This document is organized as follows: Section 2 describes the research method. Section 3 introduces the testing theories featuring in this survey. Section 4 presents the proposed taxonomy. Sections 5 and 6 dive into the details and describe the approaches proposed in the literature. Section 7 presents some additional analyses, along different dimensions, of the papers presented in this survey. Section 8 concludes the article.

2 RESEARCH METHOD

To retrieve the works included in this survey, we proceeded as follows:

We performed a comprehensive search on digital libraries (AAAI, ACL, ACM, Elsevier, IEEE, Springer) using relevant keywords; to not miss relevant papers, we also performed the same search on Google Scholar, since it offers wider coverage of works on the Internet, but we only retained peer-reviewed research publications.
We manually filtered all the papers, keeping the ones that satisfy the following criteria: (i) they propose and evaluate approaches that leverage textual information to perform QDE, either as the final target or as an intermediate step; (ii) they focus on the educational domain; (iii) they have been peer reviewed; (iv) they were published in 2015 or later; (v) they are written in English.
We collected all the papers that cited or were cited by the remaining papers; we made use of the citation network, because we observed that the initial keywords—although chosen to include as many relevant works as possible—still failed to retrieve some papers that are relevant to this survey.
We filtered the resulting papers using the same criteria as before.

Several recent works proposed models to create question embeddings from text, claiming that they are capable of capturing several question characteristics, including difficulty. The final target of these papers is not QDET and no experiments are performed to support the claim that such embeddings are capable of capturing question difficulty, therefore they are not included in this survey (e.g., References [49, 50, 65, 75, 95, 103]). Similarly, we consider papers from the recent literature on difficulty-controllable question generation only if they can be used for QDET of already existing question. For instance, we do not analyze Reference [33], which proposed an approach for generating questions of a given difficulty but cannot be used to calibrate existing questions. Last, we do not include the papers that perform QDET in domains other than education, such as community question answering systems [64], the ones that have the target of estimating reading complexity of a piece of text (e.g., Reference [20]), and the ones that consider question difficulty for question answering models instead of human learners [34].

_Source information:_
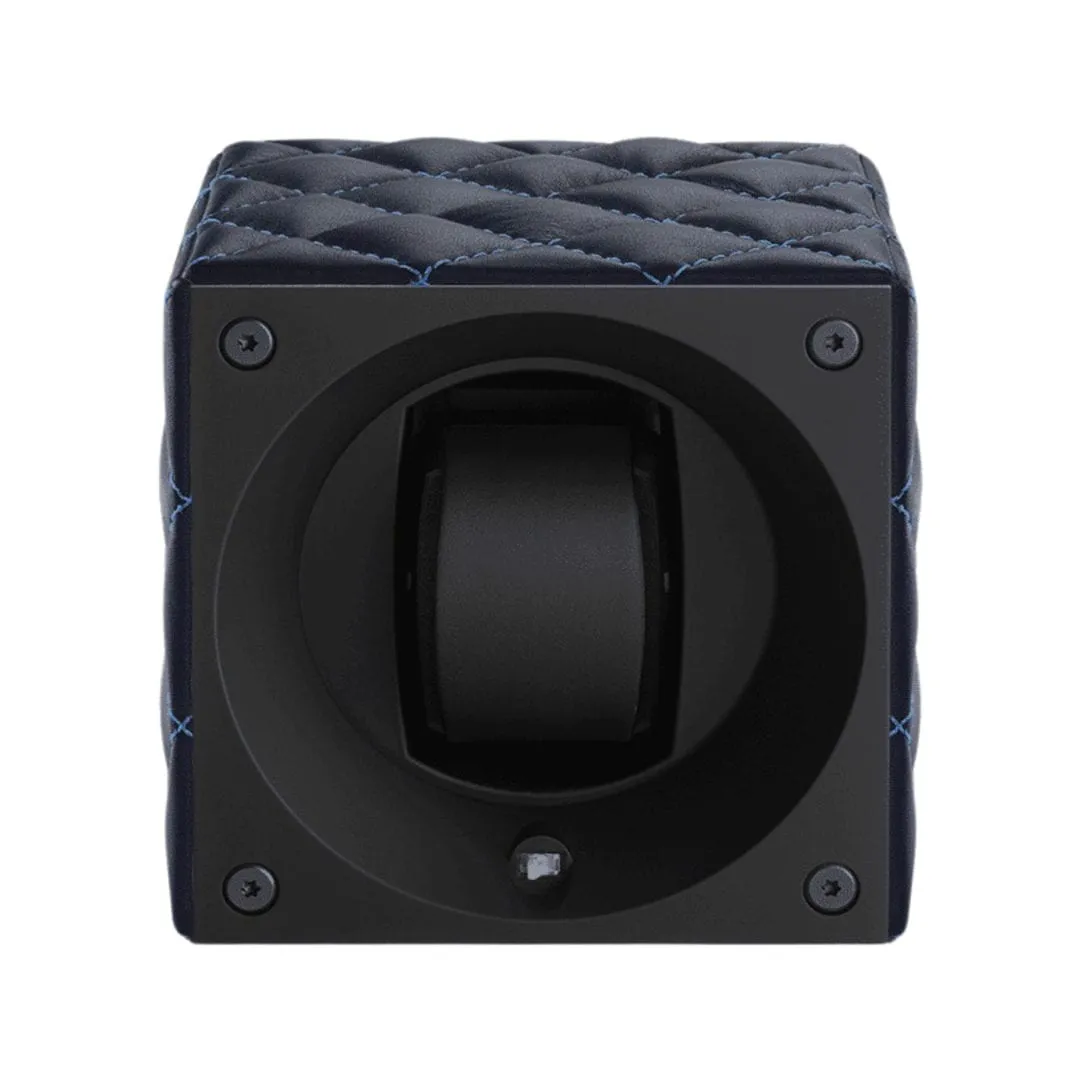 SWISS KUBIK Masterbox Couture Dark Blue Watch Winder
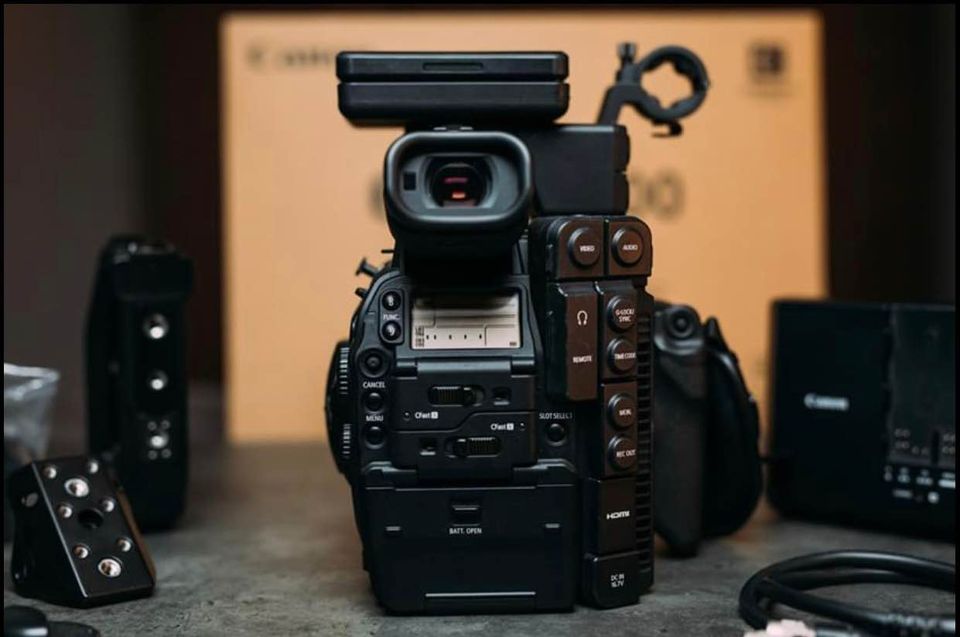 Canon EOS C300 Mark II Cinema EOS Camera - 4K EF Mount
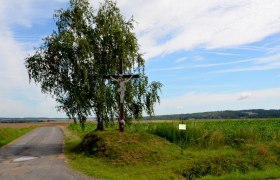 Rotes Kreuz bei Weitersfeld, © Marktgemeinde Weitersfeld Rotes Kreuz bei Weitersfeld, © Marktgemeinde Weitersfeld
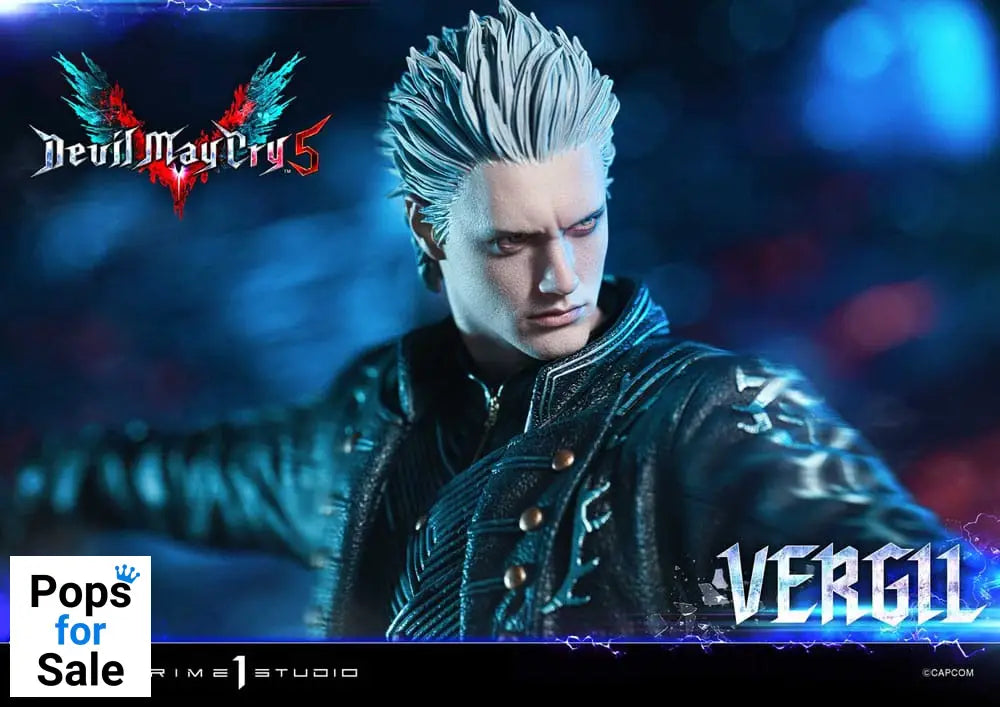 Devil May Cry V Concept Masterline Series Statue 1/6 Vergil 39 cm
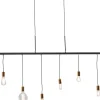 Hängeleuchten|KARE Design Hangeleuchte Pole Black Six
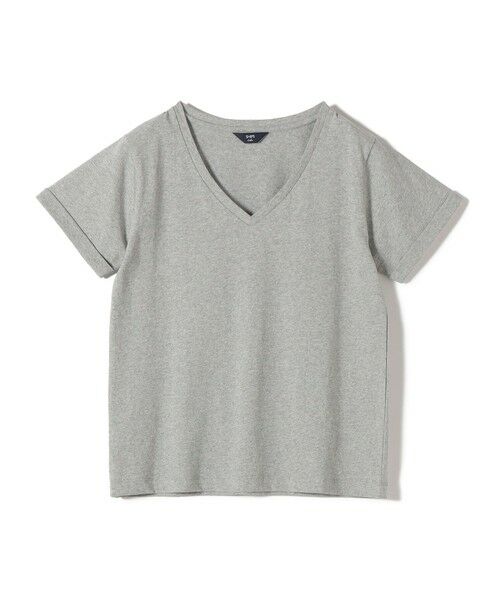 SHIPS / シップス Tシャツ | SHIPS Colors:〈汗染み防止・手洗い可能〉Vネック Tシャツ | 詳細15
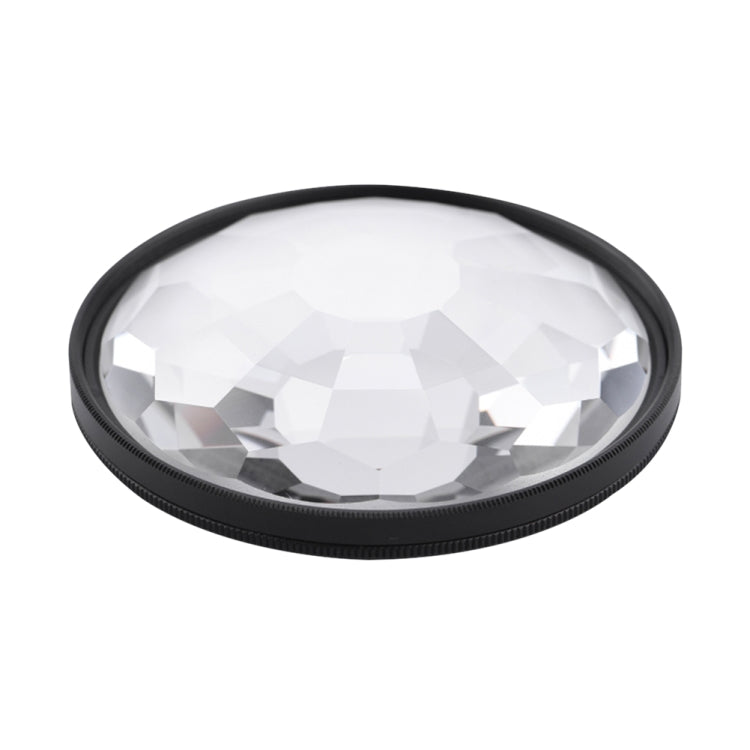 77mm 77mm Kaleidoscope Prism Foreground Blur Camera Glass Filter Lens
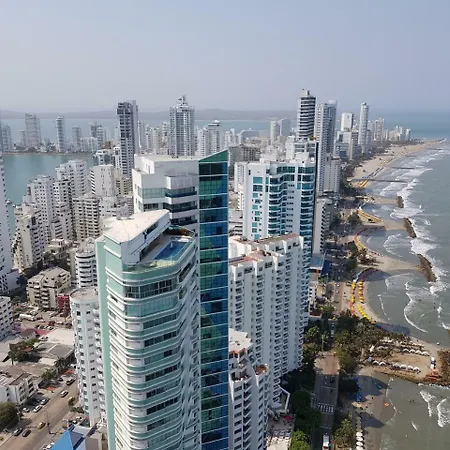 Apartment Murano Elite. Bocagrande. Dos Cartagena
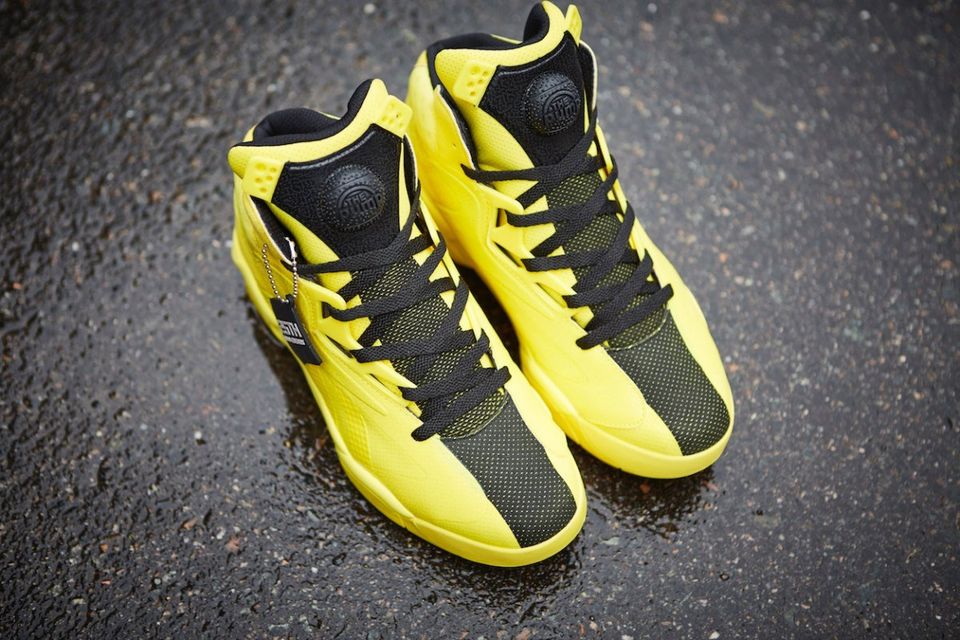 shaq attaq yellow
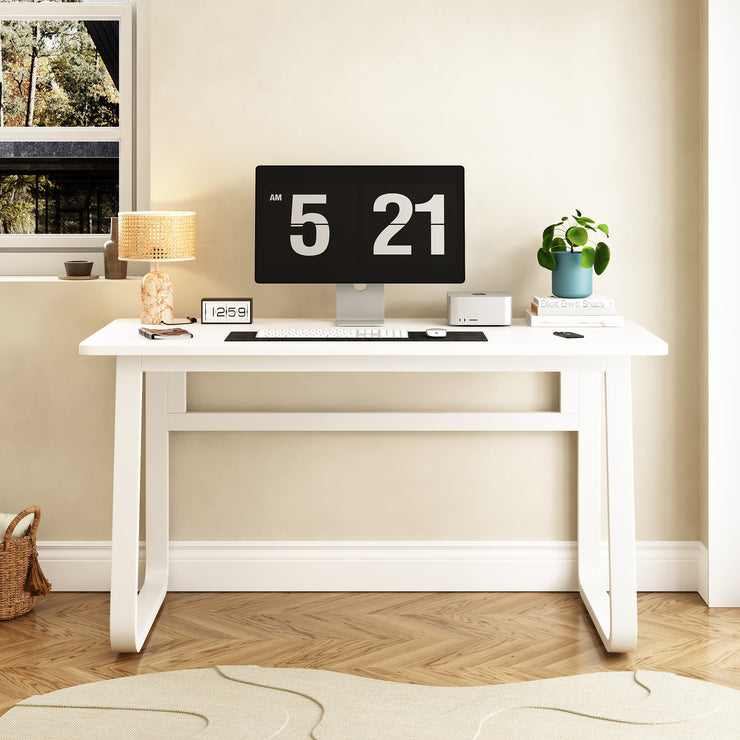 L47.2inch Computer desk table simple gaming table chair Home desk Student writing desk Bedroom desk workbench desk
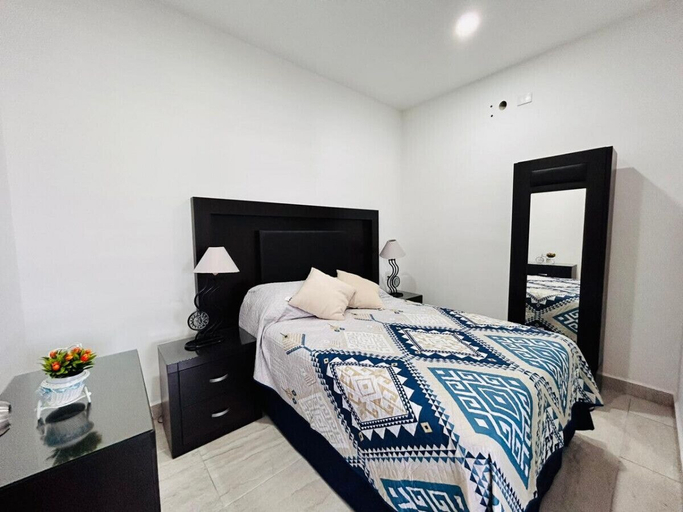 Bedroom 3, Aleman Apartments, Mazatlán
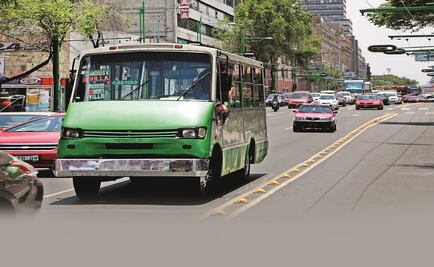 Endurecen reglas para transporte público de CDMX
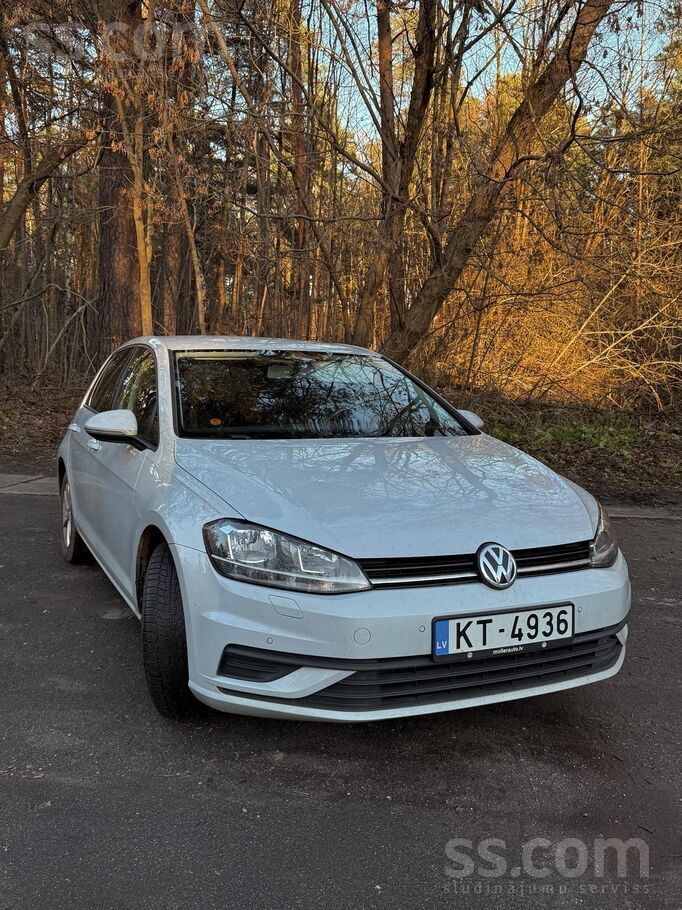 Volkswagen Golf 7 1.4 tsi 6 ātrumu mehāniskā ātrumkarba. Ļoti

_What to do:_ In the survey excerpt, what is the earliest publication year allowed for a paper to be included?

_Your solution:_ 2015